PASSAGE TO READ:
▬▬▬▬▬▬▬▬▬▬

Up to 5,000 Marines in County Bound for Mideast : Gulf crisis: Units from El Toro and Tustin air stations will join Operation Desert Shield by midweek, according to a military spokesman in Washington.

TIMES STAFF WRITERS

As many as 5,000 Orange County-based Marines will be joining the stream of U.S troops converging on the Persian Gulf by midweek, a military source in Washington said Sunday.

Large numbers of fighter jets, bombers and transport planes from the El Toro Marine Corps Air Station will fly directly to join Operation Desert Shield in the Middle East, with stops for refueling.

But most of the cargo and troop-carrying helicopters from the Tustin Marine Corps Helicopter Station will be sent by ship because of the limited number of U.S. Air Force transport aircraft available to shuttle the equipment to the Persian Gulf, said the high-ranking military official, who spoke on condition of anonymity.

A small contingent of officers and enlisted men from El Toro, Tustin and other West Coast Marine bases have already left for the Persian Gulf to prepare for the arriving forces, which are expected to number between 3,000 and 5,000 from the Orange County bases alone. Together, the El Toro and Tustin bases are home to about 12,000 soldiers and large support staffs.

"I would say they would be leaving within the next 72 hours, but it could be a little longer," the official said Sunday afternoon. "Their departure is imminent."

The 7th Marine Expeditionary Brigade, a rapid-deployment force headquartered at the Twentynine Palms Marine Air-Ground Combat Center in San Bernardino County, has been on alert since President Bush on Tuesday ordered troops to the Middle East to defend Saudi Arabia against possible attack from Iraq.

The brigade, whose motto is "One call gets it all," includes combat ground units from Camp Pendleton and air combat forces from El Toro, Tustin, Pendleton, Yuma, Ariz., and a base in Hawaii. It can grow as large as 17,105 troops.

Officials at the several bases declined Sunday to confirm the imminent movement of troops and equipment, saying they were forbidden to discuss such details.

Soldiers and their families said they, too, were instructed not to talk about their orders, but some said Sunday that they had been placed on standby alert as early as Tuesday and have been expecting to depart for the Middle East any day.

▬▬▬▬▬▬▬▬▬▬

MATERIAL PROVIDED:
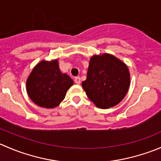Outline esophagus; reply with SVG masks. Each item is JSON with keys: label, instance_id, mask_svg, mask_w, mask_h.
<instances>
[{"label": "esophagus", "instance_id": "34e87169", "mask_svg": "<svg viewBox=\"0 0 161 161\" xmlns=\"http://www.w3.org/2000/svg\"><path fill=\"white\" fill-rule=\"evenodd\" d=\"M75 82L76 84H78V85H79V84L81 83V79H80V77H76L75 79Z\"/></svg>", "mask_w": 161, "mask_h": 161}]
</instances>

▬▬▬▬▬▬▬▬▬▬

COMPLETE THE FOLLOWING:
- 1) What motto does the Marines article give for the 7th Marine Expeditionary Brigade?
- 2) Which places does the Marines article name as sources of the brigade's air combat forces?
- 3) Write the next part of the article about the Orange County Marines bound for the Persian Gulf.
The listing is unrelated material, kept apart from the article.

RESULTS FOR THE EXERCISE:
- 1) "One call gets it all."

- 2) El Toro; Tustin; Pendleton; Yuma, Ariz.; and a base in Hawaii.

- 3)
A 26-year-old El Toro Marine sergeant said he has kissed his wife and 16-month-old daughter goodby each morning since last week, not knowing when he would see them again.

A 26-year-old woman flew from Yuma to join her husband, who had left the Arizona base suddenly Tuesday. She said it was the first time her husband had to leave without telling her where he was going.

And until he telephoned her to say that he was at El Toro and that she could visit him there, she had assumed he was already in the Middle East.

One Tustin Marine helicopter mechanic said he is on standby and has been told that he could be shipped out any time in the next week.

"I just wish they'd ship us out already if they're going to do it," he said. "It's the waiting that drives you crazy."

At Norton Air Force Base in San Bernardino County, activity was brisk Sunday. Troops could be seen loading military equipment into massive cargo aircraft.

Officials there would neither confirm nor deny reports that the base is the key Southern California "embarkation" point for transporting men and material to the Persian Gulf. But gigantic cargo carriers such as Lockheed's C-141 Starlifters could be seen lumbering in and out of the base.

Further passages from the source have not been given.